At the end of summer 1943 the camp still housed a hundred inmates, even if its dissolution seemed imminent. It took the “helping hand of the resistance” of September 25th 1943, when two resistance groups neutralized the camp guards and seized all the artillery stored in the camp’s gunsmith’s, for the minister of the interior to recognize the impossibility of continuing to protect the camp and to decide on its disbandment on November 1st 1943. Although no inmates lived at Gurs, the camp did not close, with 4 sectors and the administrative quarters remaining open in case of it reopening. On April 9th 1944, a group of gypsies were interned in the camp, coming from a recently closed camp for nomads in Saliers. Around 78 gypsies, judged as undesirables by an administration in little hurry to close the camps, found themselves in Gurs.
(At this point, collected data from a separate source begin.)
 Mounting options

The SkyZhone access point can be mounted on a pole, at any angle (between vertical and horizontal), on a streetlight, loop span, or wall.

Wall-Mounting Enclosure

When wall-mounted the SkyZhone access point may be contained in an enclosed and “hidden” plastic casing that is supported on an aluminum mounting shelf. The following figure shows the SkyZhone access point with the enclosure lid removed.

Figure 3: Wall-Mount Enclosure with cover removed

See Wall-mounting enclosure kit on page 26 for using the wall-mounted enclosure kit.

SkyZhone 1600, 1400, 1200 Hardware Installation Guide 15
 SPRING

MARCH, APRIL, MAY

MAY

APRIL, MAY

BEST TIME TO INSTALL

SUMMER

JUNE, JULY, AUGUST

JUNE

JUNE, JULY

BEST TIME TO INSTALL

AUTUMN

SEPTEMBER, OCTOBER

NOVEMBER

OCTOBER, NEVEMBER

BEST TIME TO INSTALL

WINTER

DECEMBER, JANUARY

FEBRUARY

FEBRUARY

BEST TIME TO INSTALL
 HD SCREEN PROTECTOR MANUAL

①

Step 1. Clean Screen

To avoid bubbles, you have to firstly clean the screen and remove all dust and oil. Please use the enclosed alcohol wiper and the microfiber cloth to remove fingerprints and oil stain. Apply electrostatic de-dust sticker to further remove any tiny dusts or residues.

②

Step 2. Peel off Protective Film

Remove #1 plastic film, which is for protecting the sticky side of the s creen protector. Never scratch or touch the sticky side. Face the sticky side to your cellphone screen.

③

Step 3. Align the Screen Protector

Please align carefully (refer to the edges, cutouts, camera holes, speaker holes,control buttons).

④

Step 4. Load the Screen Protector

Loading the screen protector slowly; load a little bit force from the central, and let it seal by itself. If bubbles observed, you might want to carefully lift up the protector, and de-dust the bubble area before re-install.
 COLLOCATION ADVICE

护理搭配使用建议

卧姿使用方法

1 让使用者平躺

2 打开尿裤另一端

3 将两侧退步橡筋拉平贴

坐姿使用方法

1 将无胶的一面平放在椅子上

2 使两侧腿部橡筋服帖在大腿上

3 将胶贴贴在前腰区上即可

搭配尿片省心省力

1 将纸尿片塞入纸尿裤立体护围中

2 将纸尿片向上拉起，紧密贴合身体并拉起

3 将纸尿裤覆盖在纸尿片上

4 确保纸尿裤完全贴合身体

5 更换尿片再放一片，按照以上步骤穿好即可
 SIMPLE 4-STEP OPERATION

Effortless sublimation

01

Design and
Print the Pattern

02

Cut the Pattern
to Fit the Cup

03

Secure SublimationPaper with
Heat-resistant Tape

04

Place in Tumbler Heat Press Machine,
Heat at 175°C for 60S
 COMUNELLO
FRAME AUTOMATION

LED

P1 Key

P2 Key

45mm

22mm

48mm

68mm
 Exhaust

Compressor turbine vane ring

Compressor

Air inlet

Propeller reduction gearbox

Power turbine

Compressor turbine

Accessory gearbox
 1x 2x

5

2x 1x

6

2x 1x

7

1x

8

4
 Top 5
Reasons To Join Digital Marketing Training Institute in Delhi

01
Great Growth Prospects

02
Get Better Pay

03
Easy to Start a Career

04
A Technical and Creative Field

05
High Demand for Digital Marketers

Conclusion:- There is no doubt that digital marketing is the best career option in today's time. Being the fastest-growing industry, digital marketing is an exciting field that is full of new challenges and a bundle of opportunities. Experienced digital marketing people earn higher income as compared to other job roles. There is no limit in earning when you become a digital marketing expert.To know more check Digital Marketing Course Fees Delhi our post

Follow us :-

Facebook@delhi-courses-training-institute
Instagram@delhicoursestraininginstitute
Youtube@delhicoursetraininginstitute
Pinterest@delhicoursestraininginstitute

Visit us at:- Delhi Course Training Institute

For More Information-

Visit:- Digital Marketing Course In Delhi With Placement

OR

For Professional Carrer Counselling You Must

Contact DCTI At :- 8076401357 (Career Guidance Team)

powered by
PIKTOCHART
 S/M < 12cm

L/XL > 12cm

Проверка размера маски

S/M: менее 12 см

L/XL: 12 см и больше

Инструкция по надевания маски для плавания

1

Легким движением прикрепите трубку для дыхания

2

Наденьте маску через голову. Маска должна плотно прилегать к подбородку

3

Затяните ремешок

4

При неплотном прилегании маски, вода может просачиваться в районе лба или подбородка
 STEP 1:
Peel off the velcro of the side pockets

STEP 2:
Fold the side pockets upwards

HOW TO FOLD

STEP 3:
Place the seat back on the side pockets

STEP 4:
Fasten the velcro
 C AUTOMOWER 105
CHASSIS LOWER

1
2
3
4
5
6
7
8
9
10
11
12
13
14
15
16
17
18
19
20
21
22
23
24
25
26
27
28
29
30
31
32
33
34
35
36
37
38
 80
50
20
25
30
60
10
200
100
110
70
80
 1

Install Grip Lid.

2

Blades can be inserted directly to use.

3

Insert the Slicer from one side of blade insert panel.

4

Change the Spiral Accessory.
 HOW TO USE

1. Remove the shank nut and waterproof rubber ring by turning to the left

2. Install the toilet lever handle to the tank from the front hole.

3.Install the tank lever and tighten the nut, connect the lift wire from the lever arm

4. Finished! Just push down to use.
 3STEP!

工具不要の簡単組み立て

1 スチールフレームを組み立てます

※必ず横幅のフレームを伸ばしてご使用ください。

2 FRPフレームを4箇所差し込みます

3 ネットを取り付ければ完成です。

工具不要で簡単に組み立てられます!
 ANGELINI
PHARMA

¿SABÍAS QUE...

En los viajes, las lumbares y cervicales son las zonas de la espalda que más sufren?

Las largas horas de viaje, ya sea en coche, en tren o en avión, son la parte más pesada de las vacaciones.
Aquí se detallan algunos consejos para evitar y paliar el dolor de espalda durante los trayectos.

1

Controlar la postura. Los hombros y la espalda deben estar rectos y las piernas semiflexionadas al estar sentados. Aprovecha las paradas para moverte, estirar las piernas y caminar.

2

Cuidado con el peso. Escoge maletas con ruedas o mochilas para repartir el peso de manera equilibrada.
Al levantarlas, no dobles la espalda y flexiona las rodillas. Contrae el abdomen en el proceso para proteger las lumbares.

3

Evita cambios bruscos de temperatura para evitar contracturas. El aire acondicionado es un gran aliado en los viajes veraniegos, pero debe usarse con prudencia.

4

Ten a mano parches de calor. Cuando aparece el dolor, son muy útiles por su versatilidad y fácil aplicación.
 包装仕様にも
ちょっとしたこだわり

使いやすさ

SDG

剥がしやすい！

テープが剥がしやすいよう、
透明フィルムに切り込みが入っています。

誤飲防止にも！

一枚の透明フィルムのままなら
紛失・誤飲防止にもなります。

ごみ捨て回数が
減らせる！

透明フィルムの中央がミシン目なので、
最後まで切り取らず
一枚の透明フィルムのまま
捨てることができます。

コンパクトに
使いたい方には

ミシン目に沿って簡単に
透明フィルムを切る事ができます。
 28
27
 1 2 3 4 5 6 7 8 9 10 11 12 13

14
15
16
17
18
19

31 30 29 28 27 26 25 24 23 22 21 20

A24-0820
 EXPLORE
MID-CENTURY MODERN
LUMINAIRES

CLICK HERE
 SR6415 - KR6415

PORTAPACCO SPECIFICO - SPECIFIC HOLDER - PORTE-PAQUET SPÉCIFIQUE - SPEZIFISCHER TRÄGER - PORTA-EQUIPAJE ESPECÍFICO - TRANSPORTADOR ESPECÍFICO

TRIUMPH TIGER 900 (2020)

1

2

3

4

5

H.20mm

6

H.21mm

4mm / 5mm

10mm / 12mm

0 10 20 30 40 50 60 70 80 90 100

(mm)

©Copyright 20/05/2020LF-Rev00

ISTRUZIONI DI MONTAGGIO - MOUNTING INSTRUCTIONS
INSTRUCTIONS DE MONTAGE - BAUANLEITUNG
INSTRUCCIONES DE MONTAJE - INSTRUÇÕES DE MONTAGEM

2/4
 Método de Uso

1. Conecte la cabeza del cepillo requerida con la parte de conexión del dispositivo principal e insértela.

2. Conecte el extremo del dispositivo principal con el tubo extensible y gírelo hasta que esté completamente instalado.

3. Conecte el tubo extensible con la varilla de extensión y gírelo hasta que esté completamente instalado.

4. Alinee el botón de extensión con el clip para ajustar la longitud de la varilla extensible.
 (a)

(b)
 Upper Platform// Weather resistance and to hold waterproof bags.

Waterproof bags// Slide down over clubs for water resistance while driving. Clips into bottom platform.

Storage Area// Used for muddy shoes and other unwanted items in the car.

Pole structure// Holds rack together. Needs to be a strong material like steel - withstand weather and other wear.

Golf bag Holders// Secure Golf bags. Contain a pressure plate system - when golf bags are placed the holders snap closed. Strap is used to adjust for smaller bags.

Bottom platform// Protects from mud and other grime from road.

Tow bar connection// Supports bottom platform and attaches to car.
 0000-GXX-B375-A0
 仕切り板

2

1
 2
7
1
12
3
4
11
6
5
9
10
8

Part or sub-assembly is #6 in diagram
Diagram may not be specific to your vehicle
On June 5th they were joined by a group of 151 women coming from Brens. On seeing the appalling state of the barracks, the group began to set fire to it; overwhelmed, the head of the camp decided to intern them at the central hospital. The gypsies and women from Brens escaped on June 25th as the German army attacked resistance fighters at Saint Blaise hospital. From the liberation until December 31st 1945, the camp was in a state of the utmost confusion, with the Resistance having taken control but the camp director still in charge. At the end of August 1945 German prisoners of war were interned there along with Spanish guerrilla fighters who had taken refuge in France after attempting to seize Aragon from Franco. In addition to these fighters were 1,585 “minor collaborators’, mostly petty dealers who had profited from the black market. Gurs closed permanently on December 31st 1945.
Identity card
Department and territory: Basses Pyrénées (Pyrénées Atlantique (64)), spread over the communes of Gurs, Dognen and Préchacq-Josbaig.
Period of activity: Cconstruction began 15th March 1939, opened on 5th April 1939, closed on 31 December 1945.
Size: 80 hectares, 428 barracks.
Capacity: 15 to 18,000 people.
Category: “semi-repressive” camp, housing centre, then national sorting camp and transit camp.
Populations: Members of the International Brigades, Spanish republicans, German Jews and former Austrians, gypsies.